=== SOURCE TEXT ===
================================

# Great Dane puppies in Ohio



## T&T (Feb 28, 2008)

I feel SICK


So ...
BYB will just keep on breeding
And ...
Rescuer keep on rescuing ???


----------



## mylissyk (Feb 25, 2007)

How many puppies total did the three females have? 16 left out of three litters, I seriously hope the "breeder" decides it did not generate enough income for the trouble and decides not to breed again.

There is a Dane rescue in North Texas, but I'm sure that's too far to transport puppies.


----------



## BeauShel (May 20, 2007)

bumping up


----------



## LOVEisGOLDEN (Jan 4, 2008)

how pitiful! I hope they are surrendered & find good homes.


----------



## Jackson'sMom (Oct 13, 2007)

I guess in this economy, not too many people are looking to adopt a puppy that will reach 100+ pounds. I think they should take the 'breeder' out and shoot HER, not the puppies.


----------



## KRayl (Aug 22, 2008)

T&T said:


> So ...
> BYB will just keep on breeding
> And ...
> Rescuer keep on rescuing ???



Exactly. I just.... I have no words. 

When will this ever end? What'll it take?


----------



## lablver2 (Aug 6, 2009)

http://www.ohiodanerescue.com/links/rgroups.htm

This is a list of nationwide rescues. Stay away from Gentle Giants Rescue in Southern California though as it is a very unreputable rescue.

================================

=== DATA SHOWN ===
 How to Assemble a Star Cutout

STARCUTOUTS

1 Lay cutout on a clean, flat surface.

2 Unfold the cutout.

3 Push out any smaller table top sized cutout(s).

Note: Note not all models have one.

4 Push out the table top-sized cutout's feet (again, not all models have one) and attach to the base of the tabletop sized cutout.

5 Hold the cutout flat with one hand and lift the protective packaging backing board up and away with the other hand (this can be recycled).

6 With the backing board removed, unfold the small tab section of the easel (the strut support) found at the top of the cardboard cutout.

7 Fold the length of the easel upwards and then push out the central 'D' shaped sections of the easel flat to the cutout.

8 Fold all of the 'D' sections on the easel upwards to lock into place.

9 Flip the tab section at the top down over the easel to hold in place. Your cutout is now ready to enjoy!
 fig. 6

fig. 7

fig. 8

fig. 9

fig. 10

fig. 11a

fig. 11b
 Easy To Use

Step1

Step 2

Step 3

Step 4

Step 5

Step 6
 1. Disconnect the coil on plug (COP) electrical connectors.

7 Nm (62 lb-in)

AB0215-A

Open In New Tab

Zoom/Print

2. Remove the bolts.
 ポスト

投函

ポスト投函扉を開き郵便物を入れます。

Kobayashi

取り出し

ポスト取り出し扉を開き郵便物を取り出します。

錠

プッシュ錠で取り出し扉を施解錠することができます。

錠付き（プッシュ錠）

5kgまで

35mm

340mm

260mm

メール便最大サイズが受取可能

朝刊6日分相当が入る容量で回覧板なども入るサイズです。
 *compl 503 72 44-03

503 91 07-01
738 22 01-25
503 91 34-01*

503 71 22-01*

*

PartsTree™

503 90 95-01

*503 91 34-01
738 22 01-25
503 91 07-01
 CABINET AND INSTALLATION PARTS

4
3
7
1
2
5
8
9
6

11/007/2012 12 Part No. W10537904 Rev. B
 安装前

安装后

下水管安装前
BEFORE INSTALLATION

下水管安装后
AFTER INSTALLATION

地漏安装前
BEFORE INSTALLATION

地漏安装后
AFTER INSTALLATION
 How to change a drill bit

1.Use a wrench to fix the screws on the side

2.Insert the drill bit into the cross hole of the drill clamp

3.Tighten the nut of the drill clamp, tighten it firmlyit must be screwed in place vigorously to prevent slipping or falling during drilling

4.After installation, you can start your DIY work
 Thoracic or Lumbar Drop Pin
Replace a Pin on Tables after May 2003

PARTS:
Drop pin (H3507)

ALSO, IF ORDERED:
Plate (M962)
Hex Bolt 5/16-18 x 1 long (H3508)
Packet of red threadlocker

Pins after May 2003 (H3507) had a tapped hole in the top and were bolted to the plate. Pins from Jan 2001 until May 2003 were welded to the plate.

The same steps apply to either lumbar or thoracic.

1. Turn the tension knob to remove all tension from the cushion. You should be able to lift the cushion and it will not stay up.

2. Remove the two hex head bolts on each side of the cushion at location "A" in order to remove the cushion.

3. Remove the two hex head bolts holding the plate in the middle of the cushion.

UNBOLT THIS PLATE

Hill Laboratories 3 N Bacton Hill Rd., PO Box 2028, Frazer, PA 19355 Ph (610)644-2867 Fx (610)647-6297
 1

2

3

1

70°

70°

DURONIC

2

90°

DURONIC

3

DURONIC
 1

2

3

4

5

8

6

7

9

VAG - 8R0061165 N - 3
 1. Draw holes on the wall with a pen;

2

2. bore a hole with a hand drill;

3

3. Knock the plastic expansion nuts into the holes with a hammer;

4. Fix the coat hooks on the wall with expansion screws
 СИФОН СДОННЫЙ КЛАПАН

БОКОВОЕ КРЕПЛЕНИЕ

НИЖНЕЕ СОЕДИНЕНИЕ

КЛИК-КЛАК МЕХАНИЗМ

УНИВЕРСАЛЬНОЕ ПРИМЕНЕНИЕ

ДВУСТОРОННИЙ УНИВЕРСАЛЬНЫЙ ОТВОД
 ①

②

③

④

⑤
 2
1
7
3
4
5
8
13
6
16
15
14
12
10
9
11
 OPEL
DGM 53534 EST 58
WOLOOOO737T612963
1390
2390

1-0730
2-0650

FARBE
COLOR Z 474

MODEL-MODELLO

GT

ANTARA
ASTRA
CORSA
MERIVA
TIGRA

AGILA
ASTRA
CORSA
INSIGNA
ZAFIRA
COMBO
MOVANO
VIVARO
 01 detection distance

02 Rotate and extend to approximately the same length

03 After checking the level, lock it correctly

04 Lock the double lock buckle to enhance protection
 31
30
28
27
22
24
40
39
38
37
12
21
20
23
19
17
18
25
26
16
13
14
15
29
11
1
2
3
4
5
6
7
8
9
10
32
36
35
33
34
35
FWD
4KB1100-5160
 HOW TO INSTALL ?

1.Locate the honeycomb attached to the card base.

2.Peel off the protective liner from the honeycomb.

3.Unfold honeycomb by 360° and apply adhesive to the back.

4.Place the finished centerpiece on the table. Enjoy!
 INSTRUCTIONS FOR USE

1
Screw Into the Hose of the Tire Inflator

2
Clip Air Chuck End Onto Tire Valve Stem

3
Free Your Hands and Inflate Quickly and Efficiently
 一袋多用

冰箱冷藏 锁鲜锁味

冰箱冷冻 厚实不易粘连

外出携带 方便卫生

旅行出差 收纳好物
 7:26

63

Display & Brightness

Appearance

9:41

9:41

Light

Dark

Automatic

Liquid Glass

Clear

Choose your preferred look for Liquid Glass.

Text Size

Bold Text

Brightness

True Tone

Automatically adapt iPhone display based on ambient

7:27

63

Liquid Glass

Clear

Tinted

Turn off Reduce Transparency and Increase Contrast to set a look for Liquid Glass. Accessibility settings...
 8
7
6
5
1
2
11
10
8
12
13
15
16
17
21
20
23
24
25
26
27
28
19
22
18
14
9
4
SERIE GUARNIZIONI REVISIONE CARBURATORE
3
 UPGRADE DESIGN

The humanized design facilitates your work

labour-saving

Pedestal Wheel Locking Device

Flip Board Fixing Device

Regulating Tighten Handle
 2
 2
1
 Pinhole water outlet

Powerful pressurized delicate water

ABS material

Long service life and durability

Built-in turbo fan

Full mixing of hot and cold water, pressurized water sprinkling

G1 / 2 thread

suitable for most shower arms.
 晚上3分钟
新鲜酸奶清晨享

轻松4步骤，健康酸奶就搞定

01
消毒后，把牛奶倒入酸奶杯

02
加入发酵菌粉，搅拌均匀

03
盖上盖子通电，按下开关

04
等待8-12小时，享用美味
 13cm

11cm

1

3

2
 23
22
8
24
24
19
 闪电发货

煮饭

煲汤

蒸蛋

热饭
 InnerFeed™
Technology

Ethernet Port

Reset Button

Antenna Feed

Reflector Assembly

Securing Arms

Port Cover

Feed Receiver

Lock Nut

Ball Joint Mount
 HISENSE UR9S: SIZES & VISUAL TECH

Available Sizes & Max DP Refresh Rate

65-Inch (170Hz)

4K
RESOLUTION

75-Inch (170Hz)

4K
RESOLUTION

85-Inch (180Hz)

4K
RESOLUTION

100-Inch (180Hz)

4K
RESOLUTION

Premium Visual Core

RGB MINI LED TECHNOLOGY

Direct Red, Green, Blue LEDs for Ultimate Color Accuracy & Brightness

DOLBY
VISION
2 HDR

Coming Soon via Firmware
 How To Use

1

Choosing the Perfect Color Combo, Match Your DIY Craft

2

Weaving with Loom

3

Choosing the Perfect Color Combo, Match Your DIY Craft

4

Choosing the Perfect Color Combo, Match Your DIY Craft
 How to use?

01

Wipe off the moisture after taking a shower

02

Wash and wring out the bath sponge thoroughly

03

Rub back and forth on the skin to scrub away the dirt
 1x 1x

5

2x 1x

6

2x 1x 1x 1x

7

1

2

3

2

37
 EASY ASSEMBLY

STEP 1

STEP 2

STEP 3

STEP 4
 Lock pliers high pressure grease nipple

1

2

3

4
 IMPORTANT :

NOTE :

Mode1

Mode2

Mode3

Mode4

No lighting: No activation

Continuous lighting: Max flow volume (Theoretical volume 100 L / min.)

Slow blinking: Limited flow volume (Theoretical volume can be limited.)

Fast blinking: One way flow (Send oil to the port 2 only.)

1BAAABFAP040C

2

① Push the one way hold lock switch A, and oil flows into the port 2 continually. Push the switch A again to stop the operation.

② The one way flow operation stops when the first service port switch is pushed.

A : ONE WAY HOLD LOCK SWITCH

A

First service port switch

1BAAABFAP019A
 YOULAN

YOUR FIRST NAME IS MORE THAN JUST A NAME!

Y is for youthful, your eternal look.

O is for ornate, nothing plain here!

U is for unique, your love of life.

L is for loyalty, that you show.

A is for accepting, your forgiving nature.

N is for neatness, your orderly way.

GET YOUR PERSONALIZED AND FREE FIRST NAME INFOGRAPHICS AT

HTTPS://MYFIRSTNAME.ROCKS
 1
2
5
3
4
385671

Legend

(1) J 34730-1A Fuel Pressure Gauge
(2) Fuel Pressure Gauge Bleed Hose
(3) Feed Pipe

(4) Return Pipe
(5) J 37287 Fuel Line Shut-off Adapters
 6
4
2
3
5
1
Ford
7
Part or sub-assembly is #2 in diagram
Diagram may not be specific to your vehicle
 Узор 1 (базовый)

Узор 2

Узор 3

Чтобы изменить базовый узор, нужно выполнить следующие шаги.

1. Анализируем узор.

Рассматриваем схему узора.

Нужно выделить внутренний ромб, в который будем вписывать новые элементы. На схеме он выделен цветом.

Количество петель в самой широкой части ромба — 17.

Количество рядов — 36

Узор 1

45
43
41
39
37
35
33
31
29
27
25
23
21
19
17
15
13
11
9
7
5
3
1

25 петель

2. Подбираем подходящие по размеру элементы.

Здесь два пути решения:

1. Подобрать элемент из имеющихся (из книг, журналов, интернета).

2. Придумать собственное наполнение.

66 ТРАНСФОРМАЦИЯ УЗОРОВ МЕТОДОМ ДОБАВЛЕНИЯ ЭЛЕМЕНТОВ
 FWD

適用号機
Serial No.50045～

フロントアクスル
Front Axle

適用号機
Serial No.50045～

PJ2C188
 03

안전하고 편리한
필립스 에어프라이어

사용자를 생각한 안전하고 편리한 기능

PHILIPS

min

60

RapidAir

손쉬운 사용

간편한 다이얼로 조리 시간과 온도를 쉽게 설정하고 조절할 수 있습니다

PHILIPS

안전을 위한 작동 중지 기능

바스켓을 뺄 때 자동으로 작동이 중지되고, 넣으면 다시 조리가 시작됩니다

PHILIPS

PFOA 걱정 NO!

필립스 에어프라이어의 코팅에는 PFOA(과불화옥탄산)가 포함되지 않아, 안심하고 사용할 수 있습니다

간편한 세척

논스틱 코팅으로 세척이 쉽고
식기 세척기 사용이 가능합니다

================================

=== EXERCISES ===
• 1. In the Great Dane puppies thread, which rescue does lablver2 warn readers to avoid?
• 2. Carry on the Great Dane puppies thread from the point at which it stops.
The entries are not required for this work.

=== RESULTS FOR THE EXERCISE ===
• 1. Gentle Giants Rescue in Southern California.

• 2.
----------



## marshab1 (Aug 28, 2006)

I hope some other rescues step in and help. that would be a huge drain on 1 rescue. I know puppies are easier to find homes for but that is still a lot of puppies. And as someone mentioned in today's economy...looking forward to feeding a 100+ pound dog will require a certain type of person. Hopefully with a stable job.

I went and picked up a bag of food for Tinkerbell today, the lady in front of me had a little yorkie she was buying food for. We were both buying Wellness Core and I have to say I liked her price of $12 better than my $58 price. lol


----------



## mylissyk (Feb 25, 2007)

This was from January. PG do you know what happened with the puppies?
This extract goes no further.